§ **REQUIREMENT**
Print the listing that follows, character for character.
═════ GIVEN INFORMATION ═════
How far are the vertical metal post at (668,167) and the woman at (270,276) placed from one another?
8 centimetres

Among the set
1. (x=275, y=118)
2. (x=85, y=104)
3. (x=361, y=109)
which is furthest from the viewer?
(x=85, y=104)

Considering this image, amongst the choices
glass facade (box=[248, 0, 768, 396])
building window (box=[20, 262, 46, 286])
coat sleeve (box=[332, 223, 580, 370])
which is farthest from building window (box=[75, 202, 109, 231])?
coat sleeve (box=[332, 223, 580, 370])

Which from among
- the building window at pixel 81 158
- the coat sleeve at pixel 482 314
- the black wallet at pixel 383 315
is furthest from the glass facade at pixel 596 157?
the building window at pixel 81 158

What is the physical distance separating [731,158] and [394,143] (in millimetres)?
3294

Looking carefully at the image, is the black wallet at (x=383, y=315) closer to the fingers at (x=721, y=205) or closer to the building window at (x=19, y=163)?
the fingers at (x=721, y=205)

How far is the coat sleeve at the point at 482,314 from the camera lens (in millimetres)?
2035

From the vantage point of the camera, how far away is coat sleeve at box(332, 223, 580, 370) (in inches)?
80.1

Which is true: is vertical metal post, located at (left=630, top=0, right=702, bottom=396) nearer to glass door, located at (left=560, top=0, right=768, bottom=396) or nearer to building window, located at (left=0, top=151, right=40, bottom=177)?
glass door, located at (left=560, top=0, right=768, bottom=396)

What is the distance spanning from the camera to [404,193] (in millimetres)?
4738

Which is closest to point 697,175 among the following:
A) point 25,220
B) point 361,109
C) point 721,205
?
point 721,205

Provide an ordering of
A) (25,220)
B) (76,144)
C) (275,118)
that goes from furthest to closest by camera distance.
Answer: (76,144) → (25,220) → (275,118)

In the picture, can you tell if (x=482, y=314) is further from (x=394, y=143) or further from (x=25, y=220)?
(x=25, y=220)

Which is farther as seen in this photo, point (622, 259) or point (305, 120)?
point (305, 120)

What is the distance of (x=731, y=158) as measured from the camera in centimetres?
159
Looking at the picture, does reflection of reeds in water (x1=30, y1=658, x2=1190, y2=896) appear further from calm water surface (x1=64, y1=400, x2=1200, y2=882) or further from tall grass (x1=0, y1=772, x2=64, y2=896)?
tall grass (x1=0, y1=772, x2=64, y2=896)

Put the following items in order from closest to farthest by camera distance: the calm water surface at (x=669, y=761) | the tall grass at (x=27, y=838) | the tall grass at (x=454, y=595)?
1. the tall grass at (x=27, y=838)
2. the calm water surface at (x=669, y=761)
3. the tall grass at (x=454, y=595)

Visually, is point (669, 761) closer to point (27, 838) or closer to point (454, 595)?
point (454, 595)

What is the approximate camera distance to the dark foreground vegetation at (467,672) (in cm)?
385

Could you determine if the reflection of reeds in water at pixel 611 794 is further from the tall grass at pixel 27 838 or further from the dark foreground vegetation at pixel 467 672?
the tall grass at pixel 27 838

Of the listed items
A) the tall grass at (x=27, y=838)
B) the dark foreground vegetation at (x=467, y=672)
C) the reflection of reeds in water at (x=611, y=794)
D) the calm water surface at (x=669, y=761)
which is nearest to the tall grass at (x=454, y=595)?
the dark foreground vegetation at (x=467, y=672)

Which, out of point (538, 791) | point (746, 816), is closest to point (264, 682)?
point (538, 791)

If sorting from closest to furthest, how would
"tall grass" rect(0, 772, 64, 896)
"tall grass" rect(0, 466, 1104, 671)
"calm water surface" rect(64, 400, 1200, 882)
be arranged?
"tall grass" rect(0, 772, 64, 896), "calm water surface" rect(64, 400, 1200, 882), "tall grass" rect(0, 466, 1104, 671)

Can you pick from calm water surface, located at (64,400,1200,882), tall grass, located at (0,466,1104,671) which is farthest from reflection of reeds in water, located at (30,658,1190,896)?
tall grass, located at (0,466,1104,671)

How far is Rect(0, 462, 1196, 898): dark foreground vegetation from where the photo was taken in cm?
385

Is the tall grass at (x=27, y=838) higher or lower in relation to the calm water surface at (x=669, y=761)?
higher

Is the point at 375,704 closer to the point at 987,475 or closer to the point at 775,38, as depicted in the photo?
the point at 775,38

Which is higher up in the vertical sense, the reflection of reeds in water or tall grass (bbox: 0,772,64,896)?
═════
§ **FINISHED ANSWER**
How far are the vertical metal post at (668,167) and the woman at (270,276) placed from one another?
8 centimetres

Among the set
1. (x=275, y=118)
2. (x=85, y=104)
3. (x=361, y=109)
which is furthest from the viewer?
(x=85, y=104)

Considering this image, amongst the choices
glass facade (box=[248, 0, 768, 396])
building window (box=[20, 262, 46, 286])
coat sleeve (box=[332, 223, 580, 370])
which is farthest from building window (box=[75, 202, 109, 231])?
coat sleeve (box=[332, 223, 580, 370])

Which from among
- the building window at pixel 81 158
- the coat sleeve at pixel 482 314
- the black wallet at pixel 383 315
is furthest from the glass facade at pixel 596 157?
the building window at pixel 81 158

What is the physical distance separating [731,158] and [394,143] (in millimetres)?
3294

Looking carefully at the image, is the black wallet at (x=383, y=315) closer to the fingers at (x=721, y=205) or closer to the building window at (x=19, y=163)?
the fingers at (x=721, y=205)

How far is the coat sleeve at the point at 482,314 from the camera lens (in millimetres)?
2035

From the vantage point of the camera, how far away is coat sleeve at box(332, 223, 580, 370) (in inches)?
80.1

Which is true: is vertical metal post, located at (left=630, top=0, right=702, bottom=396) nearer to glass door, located at (left=560, top=0, right=768, bottom=396) or nearer to building window, located at (left=0, top=151, right=40, bottom=177)?
glass door, located at (left=560, top=0, right=768, bottom=396)

What is the distance spanning from the camera to [404,193] (in millimetres)?
4738

Which is closest to point 697,175 among the following:
A) point 25,220
B) point 361,109
C) point 721,205
?
point 721,205

Provide an ordering of
A) (25,220)
B) (76,144)
C) (275,118)
that goes from furthest to closest by camera distance.
Answer: (76,144) → (25,220) → (275,118)

In the picture, can you tell if (x=482, y=314) is further from (x=394, y=143) or further from (x=25, y=220)?
(x=25, y=220)

Which is farther as seen in this photo, point (622, 259) or point (305, 120)?
point (305, 120)

What is the distance of (x=731, y=158) as measured from the camera in centimetres?
159
Looking at the picture, does reflection of reeds in water (x1=30, y1=658, x2=1190, y2=896) appear further from calm water surface (x1=64, y1=400, x2=1200, y2=882) or further from tall grass (x1=0, y1=772, x2=64, y2=896)?
tall grass (x1=0, y1=772, x2=64, y2=896)

Put the following items in order from closest to farthest by camera distance: the calm water surface at (x=669, y=761) | the tall grass at (x=27, y=838) | the tall grass at (x=454, y=595)?
1. the tall grass at (x=27, y=838)
2. the calm water surface at (x=669, y=761)
3. the tall grass at (x=454, y=595)

Visually, is point (669, 761) closer to point (27, 838) or closer to point (454, 595)?
point (454, 595)

What is the approximate camera distance to the dark foreground vegetation at (467,672) (in cm)?
385

Could you determine if the reflection of reeds in water at pixel 611 794 is further from the tall grass at pixel 27 838 or further from the dark foreground vegetation at pixel 467 672?
the tall grass at pixel 27 838

Of the listed items
A) the tall grass at (x=27, y=838)
B) the dark foreground vegetation at (x=467, y=672)
C) the reflection of reeds in water at (x=611, y=794)
D) the calm water surface at (x=669, y=761)
which is nearest to the tall grass at (x=454, y=595)?
the dark foreground vegetation at (x=467, y=672)

Which, out of point (538, 791) | point (746, 816), is closest to point (264, 682)?
point (538, 791)

If sorting from closest to furthest, how would
"tall grass" rect(0, 772, 64, 896)
"tall grass" rect(0, 466, 1104, 671)
"calm water surface" rect(64, 400, 1200, 882)
be arranged?
"tall grass" rect(0, 772, 64, 896), "calm water surface" rect(64, 400, 1200, 882), "tall grass" rect(0, 466, 1104, 671)

Can you pick from calm water surface, located at (64,400,1200,882), tall grass, located at (0,466,1104,671) which is farthest from reflection of reeds in water, located at (30,658,1190,896)?
tall grass, located at (0,466,1104,671)

How far is Rect(0, 462, 1196, 898): dark foreground vegetation from where the photo was taken in cm?
385

Is the tall grass at (x=27, y=838) higher or lower in relation to the calm water surface at (x=669, y=761)?
higher

Is the point at 375,704 closer to the point at 987,475 or closer to the point at 775,38, as depicted in the photo?
the point at 775,38

Which is higher up in the vertical sense, the reflection of reeds in water or tall grass (bbox: 0,772,64,896)?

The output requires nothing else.